The main advantages of the Inpatriates regime are:
- Flat income tax rate of 24% on the first 600,000 euros, thereafter, taxed at 47%
- Exemption of 700,000 euros from Wealth Tax.
- Non-obligation to file Foreign Assets Declaration
- Tax Free on capital gains on assets held abroad
This regime is highly convenient both for individuals who come to reside in Spain and for those who have a significant amount of capital gains, obtained outside Spain, with the possibility of realizing those profits without being subject to a taxation in Spain.
The current requirements for applying for this scheme are as follows:
- Moving to live in Spain based on an employment contract (Social Security contributions are required) or as an Administrator of the company in which the individual may not hold more than 25% of the company's shares.
- Not being a taxpayer in Spain for the last 10 years --Note that the assumption applies equally to Spanish and foreign nationals.
- The benefit extends for 5 years (fiscal years from January to December).
In the draft bill, a very interesting provision was included, which extended the duration of the regime for 10 years instead of the current 5, but unfortunately it was deleted in the current draft.
The most relevant amendments contained in the bill, which may be subject to further amendments in the Senate, are as follows:
- Reduction to 5 years of the period during which the applicant should not have been a taxpayer in Spain.
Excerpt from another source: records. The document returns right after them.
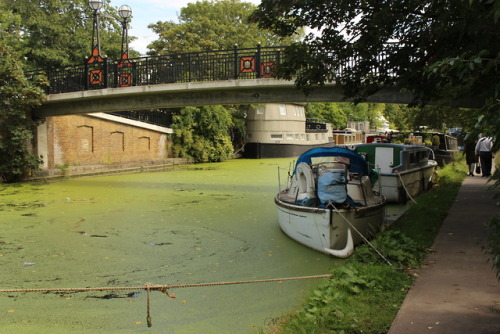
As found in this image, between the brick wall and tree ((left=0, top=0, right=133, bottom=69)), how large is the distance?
7201mm

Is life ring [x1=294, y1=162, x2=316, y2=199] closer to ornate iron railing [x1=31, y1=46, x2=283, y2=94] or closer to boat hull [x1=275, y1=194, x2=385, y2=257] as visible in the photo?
boat hull [x1=275, y1=194, x2=385, y2=257]

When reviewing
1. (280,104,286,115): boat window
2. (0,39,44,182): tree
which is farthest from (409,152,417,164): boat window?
(280,104,286,115): boat window

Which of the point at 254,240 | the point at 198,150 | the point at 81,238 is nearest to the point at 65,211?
the point at 81,238

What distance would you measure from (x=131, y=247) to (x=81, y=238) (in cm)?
149

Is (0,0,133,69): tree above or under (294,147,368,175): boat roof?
above

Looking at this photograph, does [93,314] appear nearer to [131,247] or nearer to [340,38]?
[131,247]

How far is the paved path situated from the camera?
4723 mm

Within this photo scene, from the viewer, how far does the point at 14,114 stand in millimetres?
21172

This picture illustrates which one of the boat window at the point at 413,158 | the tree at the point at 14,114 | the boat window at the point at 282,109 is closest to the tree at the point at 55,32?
the tree at the point at 14,114

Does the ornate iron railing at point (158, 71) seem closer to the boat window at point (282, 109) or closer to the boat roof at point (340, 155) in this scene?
the boat roof at point (340, 155)

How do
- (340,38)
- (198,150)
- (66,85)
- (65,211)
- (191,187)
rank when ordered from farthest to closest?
(198,150), (66,85), (191,187), (65,211), (340,38)

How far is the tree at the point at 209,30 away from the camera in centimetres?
3744

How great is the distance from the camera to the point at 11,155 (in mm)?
21391

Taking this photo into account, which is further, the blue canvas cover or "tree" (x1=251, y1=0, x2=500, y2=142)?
the blue canvas cover
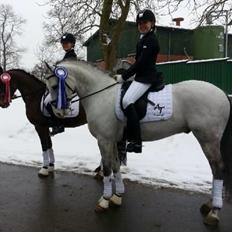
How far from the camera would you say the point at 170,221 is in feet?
18.4

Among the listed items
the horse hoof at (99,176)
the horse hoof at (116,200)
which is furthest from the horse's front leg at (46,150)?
the horse hoof at (116,200)

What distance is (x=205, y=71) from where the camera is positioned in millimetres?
17641

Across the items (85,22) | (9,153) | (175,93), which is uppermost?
(85,22)

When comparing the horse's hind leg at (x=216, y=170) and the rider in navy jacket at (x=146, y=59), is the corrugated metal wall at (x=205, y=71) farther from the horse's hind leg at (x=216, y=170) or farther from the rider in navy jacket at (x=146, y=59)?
the horse's hind leg at (x=216, y=170)

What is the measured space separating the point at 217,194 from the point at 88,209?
1.83 meters

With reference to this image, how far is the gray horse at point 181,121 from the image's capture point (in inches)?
220

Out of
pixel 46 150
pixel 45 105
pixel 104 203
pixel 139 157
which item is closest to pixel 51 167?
pixel 46 150

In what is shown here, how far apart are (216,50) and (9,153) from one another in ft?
91.6

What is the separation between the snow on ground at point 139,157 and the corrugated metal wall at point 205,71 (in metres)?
6.28

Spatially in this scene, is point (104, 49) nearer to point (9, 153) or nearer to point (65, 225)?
point (9, 153)

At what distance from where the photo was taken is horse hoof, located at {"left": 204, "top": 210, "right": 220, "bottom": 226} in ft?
17.9

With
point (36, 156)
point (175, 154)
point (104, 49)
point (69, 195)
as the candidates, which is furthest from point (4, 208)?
point (104, 49)

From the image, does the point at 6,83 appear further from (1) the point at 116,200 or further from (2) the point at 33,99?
(1) the point at 116,200

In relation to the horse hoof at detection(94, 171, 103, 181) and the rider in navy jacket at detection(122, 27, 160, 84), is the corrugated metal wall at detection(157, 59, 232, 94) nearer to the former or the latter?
the horse hoof at detection(94, 171, 103, 181)
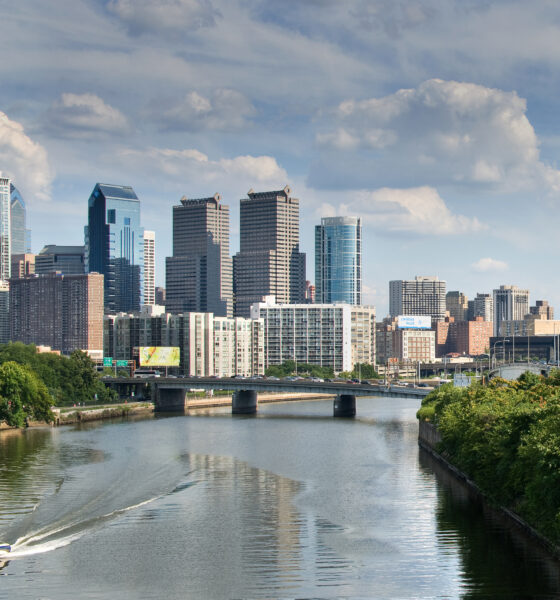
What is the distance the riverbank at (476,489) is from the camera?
53.9 meters

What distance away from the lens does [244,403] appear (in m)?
175

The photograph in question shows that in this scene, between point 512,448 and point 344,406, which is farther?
point 344,406

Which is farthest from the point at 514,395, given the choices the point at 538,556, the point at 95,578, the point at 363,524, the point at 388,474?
the point at 95,578

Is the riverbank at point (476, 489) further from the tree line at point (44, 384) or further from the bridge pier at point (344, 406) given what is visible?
the bridge pier at point (344, 406)

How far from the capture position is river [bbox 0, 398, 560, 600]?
1892 inches

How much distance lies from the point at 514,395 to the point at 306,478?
20091 mm

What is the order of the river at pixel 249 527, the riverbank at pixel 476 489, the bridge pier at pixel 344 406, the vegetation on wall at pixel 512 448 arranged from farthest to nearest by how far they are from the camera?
the bridge pier at pixel 344 406, the riverbank at pixel 476 489, the vegetation on wall at pixel 512 448, the river at pixel 249 527

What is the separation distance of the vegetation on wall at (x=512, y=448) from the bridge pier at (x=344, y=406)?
71.7 metres

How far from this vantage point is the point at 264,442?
113 m

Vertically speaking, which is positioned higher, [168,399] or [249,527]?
[168,399]

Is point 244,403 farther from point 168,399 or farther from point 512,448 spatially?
point 512,448

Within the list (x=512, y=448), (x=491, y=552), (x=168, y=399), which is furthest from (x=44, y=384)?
(x=491, y=552)

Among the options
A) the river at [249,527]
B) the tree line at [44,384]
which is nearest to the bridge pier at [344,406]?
the tree line at [44,384]

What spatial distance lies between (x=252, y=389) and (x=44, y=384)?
39536 mm
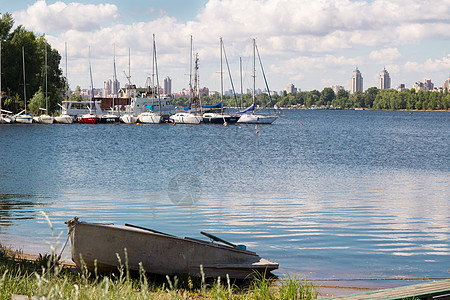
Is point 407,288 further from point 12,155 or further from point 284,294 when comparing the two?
point 12,155

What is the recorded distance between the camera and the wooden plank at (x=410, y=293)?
7.22m

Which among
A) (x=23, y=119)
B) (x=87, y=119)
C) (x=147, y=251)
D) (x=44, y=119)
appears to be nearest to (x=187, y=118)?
(x=87, y=119)

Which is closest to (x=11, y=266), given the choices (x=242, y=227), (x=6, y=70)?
(x=242, y=227)

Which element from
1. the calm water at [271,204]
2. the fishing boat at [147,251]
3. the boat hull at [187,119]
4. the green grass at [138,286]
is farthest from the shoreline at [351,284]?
the boat hull at [187,119]

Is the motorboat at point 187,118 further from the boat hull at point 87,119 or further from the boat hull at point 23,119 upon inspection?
the boat hull at point 23,119

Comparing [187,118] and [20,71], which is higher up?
[20,71]

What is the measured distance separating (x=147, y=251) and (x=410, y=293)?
4557 millimetres

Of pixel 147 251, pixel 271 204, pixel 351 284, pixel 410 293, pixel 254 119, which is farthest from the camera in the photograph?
pixel 254 119

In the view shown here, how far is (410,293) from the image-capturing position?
7.45 metres

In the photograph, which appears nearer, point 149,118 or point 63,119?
point 63,119

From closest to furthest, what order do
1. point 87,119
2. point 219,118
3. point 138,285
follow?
point 138,285
point 219,118
point 87,119

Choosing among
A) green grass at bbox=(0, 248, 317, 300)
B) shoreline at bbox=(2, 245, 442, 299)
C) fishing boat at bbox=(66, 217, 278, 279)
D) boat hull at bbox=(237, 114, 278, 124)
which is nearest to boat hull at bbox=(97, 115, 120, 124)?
boat hull at bbox=(237, 114, 278, 124)

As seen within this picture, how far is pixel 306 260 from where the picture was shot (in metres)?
12.5

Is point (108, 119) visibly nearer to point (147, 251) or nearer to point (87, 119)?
point (87, 119)
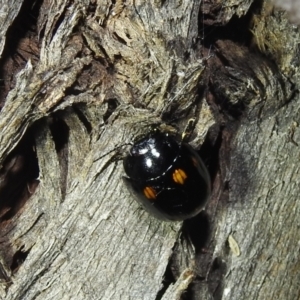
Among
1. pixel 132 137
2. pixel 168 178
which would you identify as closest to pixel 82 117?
pixel 132 137

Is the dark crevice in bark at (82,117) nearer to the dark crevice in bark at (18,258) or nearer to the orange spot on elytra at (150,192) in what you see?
the orange spot on elytra at (150,192)

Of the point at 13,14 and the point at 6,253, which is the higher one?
the point at 13,14

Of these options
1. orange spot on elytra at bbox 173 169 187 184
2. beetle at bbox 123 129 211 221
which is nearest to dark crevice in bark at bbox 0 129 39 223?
beetle at bbox 123 129 211 221

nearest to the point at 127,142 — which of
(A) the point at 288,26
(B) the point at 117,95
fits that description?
(B) the point at 117,95

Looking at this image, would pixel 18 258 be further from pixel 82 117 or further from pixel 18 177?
pixel 82 117

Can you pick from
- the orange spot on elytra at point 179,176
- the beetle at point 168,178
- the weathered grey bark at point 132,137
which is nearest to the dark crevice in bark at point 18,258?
the weathered grey bark at point 132,137

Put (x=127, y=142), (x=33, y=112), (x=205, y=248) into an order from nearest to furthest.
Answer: (x=33, y=112), (x=127, y=142), (x=205, y=248)

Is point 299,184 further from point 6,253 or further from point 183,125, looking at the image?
point 6,253

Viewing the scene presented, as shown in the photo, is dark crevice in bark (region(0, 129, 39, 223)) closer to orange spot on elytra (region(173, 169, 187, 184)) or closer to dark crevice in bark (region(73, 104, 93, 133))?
dark crevice in bark (region(73, 104, 93, 133))
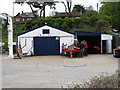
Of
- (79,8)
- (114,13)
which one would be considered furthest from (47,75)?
(79,8)

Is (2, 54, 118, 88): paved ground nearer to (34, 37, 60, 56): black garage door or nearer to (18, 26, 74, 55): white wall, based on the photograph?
(34, 37, 60, 56): black garage door

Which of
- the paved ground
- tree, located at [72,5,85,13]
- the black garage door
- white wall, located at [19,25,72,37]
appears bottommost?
the paved ground

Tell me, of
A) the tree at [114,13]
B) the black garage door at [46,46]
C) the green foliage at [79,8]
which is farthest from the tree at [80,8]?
the black garage door at [46,46]

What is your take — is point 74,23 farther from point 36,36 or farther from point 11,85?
point 11,85

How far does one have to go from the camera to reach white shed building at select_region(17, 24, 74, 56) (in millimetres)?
24656

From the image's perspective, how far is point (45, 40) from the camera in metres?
24.9

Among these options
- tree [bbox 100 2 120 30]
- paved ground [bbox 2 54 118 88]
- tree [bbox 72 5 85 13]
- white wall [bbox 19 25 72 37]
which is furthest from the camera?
tree [bbox 72 5 85 13]

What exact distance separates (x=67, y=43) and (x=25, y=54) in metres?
4.65

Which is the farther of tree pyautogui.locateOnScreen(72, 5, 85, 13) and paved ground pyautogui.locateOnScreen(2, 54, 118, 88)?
tree pyautogui.locateOnScreen(72, 5, 85, 13)

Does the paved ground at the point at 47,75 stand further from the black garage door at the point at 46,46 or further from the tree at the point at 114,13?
the tree at the point at 114,13

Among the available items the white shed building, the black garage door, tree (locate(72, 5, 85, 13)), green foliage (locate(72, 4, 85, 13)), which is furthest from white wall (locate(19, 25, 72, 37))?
green foliage (locate(72, 4, 85, 13))

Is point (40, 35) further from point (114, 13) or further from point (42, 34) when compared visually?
point (114, 13)

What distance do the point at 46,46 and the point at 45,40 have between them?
66 centimetres

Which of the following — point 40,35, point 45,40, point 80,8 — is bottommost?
point 45,40
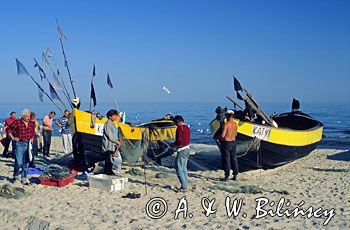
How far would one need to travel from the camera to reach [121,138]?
10.4 meters

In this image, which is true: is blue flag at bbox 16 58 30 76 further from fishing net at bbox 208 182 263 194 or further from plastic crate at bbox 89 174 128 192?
fishing net at bbox 208 182 263 194

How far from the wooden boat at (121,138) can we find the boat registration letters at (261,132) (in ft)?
9.37

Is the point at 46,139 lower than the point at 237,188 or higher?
higher

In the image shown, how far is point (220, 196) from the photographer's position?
7441 millimetres

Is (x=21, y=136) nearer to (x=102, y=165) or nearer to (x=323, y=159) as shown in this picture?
(x=102, y=165)

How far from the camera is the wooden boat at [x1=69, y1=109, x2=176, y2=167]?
9.99 metres

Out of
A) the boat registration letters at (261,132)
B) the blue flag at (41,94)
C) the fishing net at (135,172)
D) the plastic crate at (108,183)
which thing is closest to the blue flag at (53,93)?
the blue flag at (41,94)

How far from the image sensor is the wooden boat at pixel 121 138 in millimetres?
9992

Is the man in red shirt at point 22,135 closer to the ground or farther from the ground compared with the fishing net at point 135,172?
farther from the ground

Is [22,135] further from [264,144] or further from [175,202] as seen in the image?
[264,144]

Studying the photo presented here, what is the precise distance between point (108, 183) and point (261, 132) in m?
4.33

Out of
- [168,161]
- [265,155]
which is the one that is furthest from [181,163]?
[168,161]

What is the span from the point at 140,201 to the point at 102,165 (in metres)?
3.40

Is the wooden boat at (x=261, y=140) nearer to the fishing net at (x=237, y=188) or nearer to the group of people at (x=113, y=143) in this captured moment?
the group of people at (x=113, y=143)
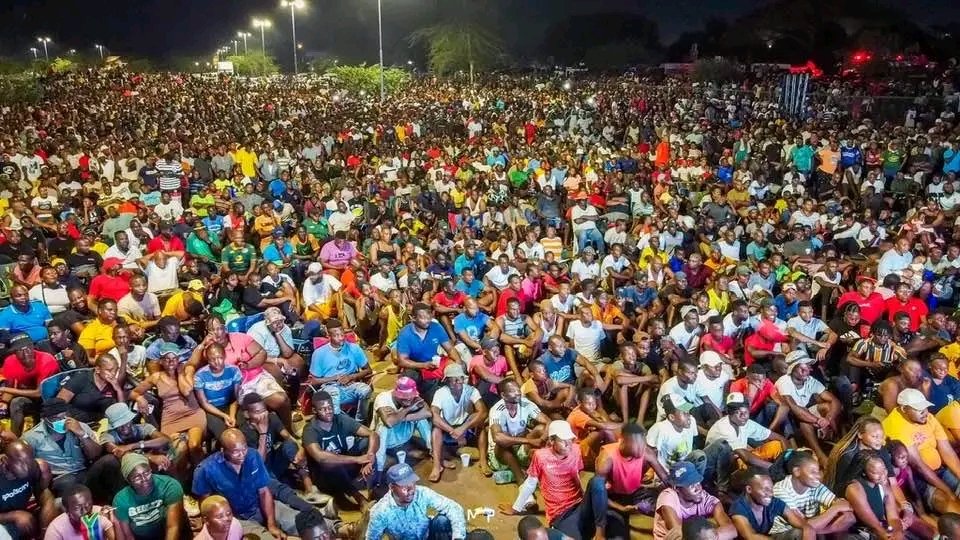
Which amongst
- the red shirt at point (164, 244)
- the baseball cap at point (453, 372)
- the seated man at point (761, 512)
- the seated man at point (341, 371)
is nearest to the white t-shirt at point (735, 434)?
the seated man at point (761, 512)

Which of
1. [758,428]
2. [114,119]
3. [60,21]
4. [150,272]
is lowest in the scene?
[758,428]

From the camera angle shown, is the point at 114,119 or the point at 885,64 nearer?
the point at 114,119

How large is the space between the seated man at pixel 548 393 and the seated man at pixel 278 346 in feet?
7.17

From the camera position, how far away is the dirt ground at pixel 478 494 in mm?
5770

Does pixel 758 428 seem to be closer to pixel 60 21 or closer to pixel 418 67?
pixel 418 67

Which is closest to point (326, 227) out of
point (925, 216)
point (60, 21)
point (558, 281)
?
point (558, 281)

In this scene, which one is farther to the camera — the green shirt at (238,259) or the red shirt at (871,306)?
the green shirt at (238,259)

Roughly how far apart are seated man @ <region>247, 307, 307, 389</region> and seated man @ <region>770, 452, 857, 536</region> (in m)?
4.32

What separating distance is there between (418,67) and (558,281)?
62.2m

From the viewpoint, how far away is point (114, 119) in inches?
894

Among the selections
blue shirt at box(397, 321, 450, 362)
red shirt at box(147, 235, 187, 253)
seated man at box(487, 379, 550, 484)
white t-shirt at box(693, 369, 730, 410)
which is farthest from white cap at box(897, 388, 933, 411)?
red shirt at box(147, 235, 187, 253)

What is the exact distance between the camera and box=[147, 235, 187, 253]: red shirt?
9664 mm

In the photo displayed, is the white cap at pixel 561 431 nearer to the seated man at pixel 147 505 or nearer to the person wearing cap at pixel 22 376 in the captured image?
the seated man at pixel 147 505

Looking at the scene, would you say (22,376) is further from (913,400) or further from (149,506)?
(913,400)
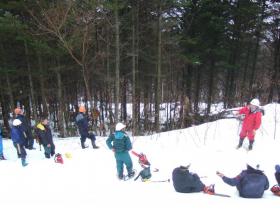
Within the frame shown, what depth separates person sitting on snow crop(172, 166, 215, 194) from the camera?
8.37 metres

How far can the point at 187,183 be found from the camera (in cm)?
837

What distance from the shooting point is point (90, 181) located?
10.2m

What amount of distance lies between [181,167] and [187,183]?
405 mm

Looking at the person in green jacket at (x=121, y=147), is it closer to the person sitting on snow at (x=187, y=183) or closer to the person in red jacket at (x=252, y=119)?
the person sitting on snow at (x=187, y=183)

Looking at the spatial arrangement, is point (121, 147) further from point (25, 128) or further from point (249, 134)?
point (25, 128)

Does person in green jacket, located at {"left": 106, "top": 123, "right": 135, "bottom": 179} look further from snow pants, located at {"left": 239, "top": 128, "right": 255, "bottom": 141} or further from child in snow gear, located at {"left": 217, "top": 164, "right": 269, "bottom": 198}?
snow pants, located at {"left": 239, "top": 128, "right": 255, "bottom": 141}

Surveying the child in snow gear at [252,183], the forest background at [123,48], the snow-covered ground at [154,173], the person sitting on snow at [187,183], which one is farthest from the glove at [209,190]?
the forest background at [123,48]

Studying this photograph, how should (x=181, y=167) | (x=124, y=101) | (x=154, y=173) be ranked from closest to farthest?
(x=181, y=167) → (x=154, y=173) → (x=124, y=101)

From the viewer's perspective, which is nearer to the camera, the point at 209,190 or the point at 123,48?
the point at 209,190

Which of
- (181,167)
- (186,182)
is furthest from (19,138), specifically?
(186,182)

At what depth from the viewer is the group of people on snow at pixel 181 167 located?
7.89m

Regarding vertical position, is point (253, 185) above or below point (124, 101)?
above

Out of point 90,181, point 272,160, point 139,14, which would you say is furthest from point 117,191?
point 139,14

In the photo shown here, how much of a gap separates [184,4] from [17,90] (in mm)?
11639
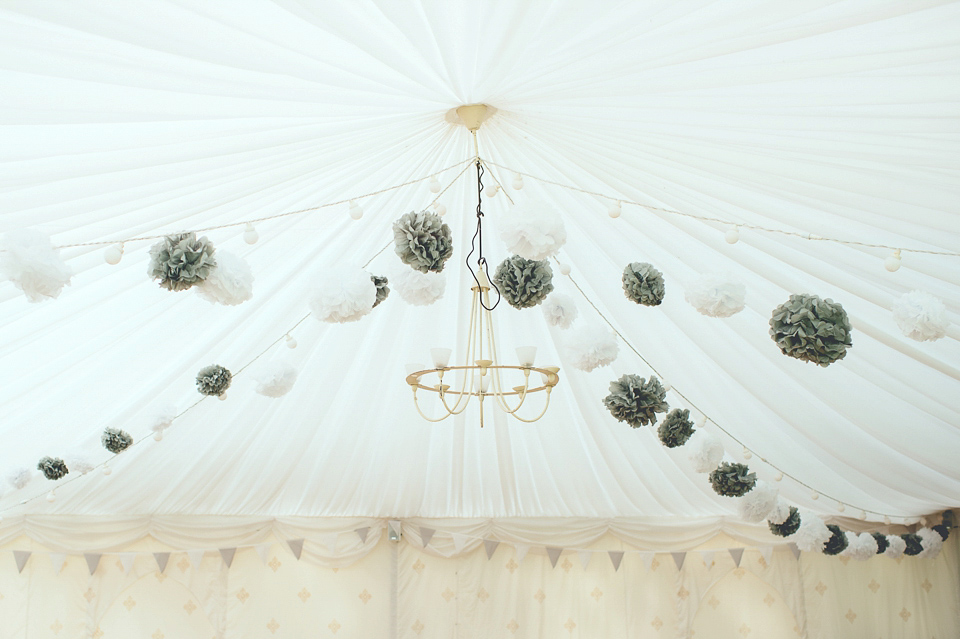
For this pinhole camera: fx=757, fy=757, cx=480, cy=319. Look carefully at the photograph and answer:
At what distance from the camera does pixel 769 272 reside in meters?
3.45

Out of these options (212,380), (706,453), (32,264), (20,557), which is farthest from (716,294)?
(20,557)

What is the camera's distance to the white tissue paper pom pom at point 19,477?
15.8ft

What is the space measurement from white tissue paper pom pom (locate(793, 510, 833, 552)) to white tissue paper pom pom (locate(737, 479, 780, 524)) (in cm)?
115

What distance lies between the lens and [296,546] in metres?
6.54

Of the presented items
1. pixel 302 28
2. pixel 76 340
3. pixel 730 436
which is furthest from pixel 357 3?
pixel 730 436

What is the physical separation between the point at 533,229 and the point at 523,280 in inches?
17.1

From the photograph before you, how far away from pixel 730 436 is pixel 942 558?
3.36 m

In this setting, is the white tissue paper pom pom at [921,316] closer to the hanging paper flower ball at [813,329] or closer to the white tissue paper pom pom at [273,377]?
the hanging paper flower ball at [813,329]

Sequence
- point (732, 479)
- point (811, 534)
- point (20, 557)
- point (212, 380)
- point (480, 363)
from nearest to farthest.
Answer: point (480, 363) < point (212, 380) < point (732, 479) < point (811, 534) < point (20, 557)

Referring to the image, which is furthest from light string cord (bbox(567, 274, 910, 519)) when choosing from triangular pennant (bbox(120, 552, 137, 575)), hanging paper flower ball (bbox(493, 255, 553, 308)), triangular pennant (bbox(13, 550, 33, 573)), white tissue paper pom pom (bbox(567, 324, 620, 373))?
triangular pennant (bbox(13, 550, 33, 573))

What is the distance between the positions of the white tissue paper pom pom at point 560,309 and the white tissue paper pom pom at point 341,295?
1.00 metres

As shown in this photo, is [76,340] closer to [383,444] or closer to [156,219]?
[156,219]

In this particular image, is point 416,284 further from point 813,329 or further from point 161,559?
point 161,559

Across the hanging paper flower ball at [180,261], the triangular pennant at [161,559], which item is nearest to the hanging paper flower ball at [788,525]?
the hanging paper flower ball at [180,261]
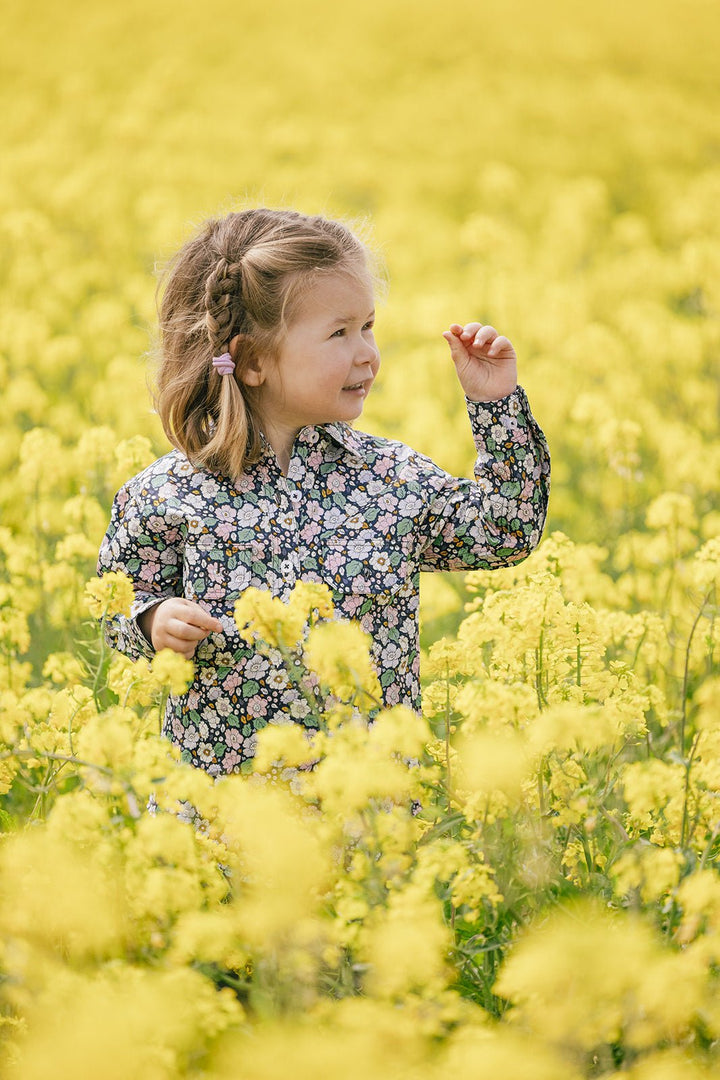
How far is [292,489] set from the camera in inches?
93.7

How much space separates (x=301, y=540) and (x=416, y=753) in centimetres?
78

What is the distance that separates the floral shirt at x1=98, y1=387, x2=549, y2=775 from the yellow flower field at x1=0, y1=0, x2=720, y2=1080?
10 centimetres

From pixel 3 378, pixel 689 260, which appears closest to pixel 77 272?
pixel 3 378

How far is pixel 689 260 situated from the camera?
21.3 feet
- In certain cases, moving to Spain is no longer required, long-distance work through home office will be allowed provided that, it is related to IT or digital economy issues.
- It allows the move to be carried out one year in advance. This was a recurrent problem, since, if the applicant had come to Spain previously to settle or in prospective terms, it could be objected that the person had not moved to Spain for the purpose of an employment contract.
- It extends the benefit of the regime to both the wife and children under the age of 25.
To conclude, if the bill is ratified by the Spanish Senate in its current form, it would bring some additional advantages, generating windows of opportunity for certain specific cases. We will have to wait for the possible ratification by the Senate, as well as its subsequent publication in the Official State Gazette (BOE) to start applying the potential benefits of the amendments shown in this article.